Je répandrai sur vous une eau pure, et vous serez purifiés ; de toutes vos souillures, de toutes vos idoles, je vous purifierai. Je vous donnerai un cœur nouveau, je mettrai en vous un esprit nouveau. J’ôterai de votre chair le cœur de pierre, je vous donnerai un cœur de chair. Je mettrai en vous mon esprit, je ferai que vous marchiez selon mes lois, que vous gardiez mes préceptes et leur soyez fidèles.

Et comment ne pas aussi penser au psaume 50 attribué au roi David ?

Crée en moi un cœur pur, ô mon Dieu, renouvelle et raffermis au fond de moi mon esprit… Si j'offre un sacrifice, tu n'en veux pas, tu n'acceptes pas d'holocauste. Le sacrifice qui plaît à Dieu, c'est un esprit brisé ; tu ne repousses pas, ô mon Dieu, un cœur brisé et broyé.

Enfin une autre parole de Jésus au chapitre 7 de l’Evangile selon saint Marc vient éclairer celle entendue en saint Luc aujourd’hui :

Ce qui sort de l’homme, c’est cela qui le rend impur. Car c’est du dedans, du cœur de l’homme, que sortent les pensées perverses : inconduites, vols, meurtres, adultères, cupidités, méchancetés, fraude, débauche, envie, diffamation, orgueil et démesure. Tout ce mal vient du dedans, et rend l’homme impur.

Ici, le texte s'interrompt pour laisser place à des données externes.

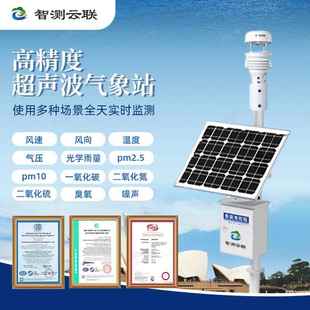 十二要素超声波气象站气压雨量全天监测多场景24h在线气象监测站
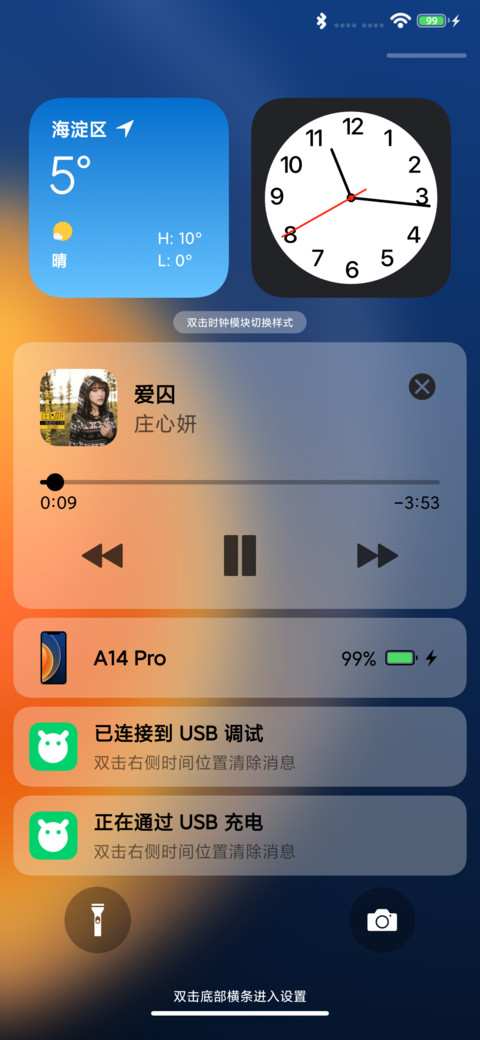 A14 Pro screenshot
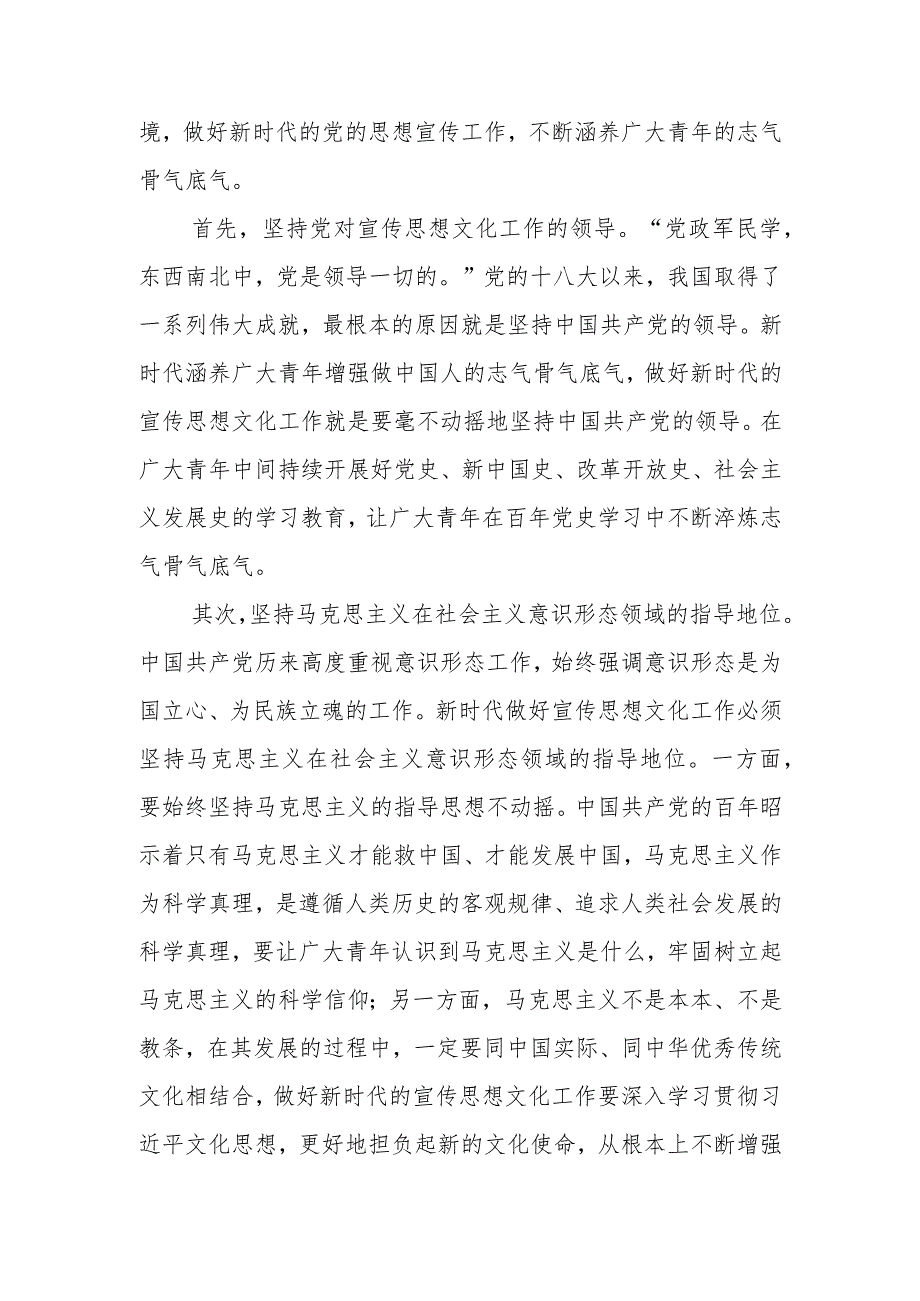 【常委宣传部长中心组研讨发言】新时代如何做好宣传思想文化工作.docx_第3页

Jésus établit un lien de causalité entre la bonté ou la méchanceté de notre cœur et la bonté et la méchanceté de nos actions et de nos paroles. D’où l’importance pour chacun d’entre nous d’aller à la racine, c’est-à-dire jusqu’au cœur et d’implorer la puissance de la grâce divine pour que nous soyons purifiés intérieurement afin de pouvoir porter de bons et beaux fruits. C’est cela la conversion véritable du baptisé et elle est sans cesse à reprendre comme nous le rappelle chaque année le temps du carême. C’est le cœur de pierre, endurci par la répétition du péché, qu’il s’agit de briser pour que l’Esprit Saint puisse en prendre possession et le ressusciter en le transformant. Le carême qui commencera mercredi nous propose trois médicaments pour guérir notre cœur malade : la prière qui concerne notre relation avec Dieu, l’aumône et le partage qui concerne notre relation avec le prochain et enfin le jeûne qui concerne notre relation avec nous-mêmes. Il s’agit bien de laisser mourir en nous le vieil homme pour ressembler toujours davantage au Dieu fait homme, Jésus, notre frère et Seigneur, dont nous célébrons particulièrement en cette année sainte le cœur divin et miséricordieux :

Le disciple n’est pas au-dessus du maître ; mais une fois bien formé, chacun sera comme son maître.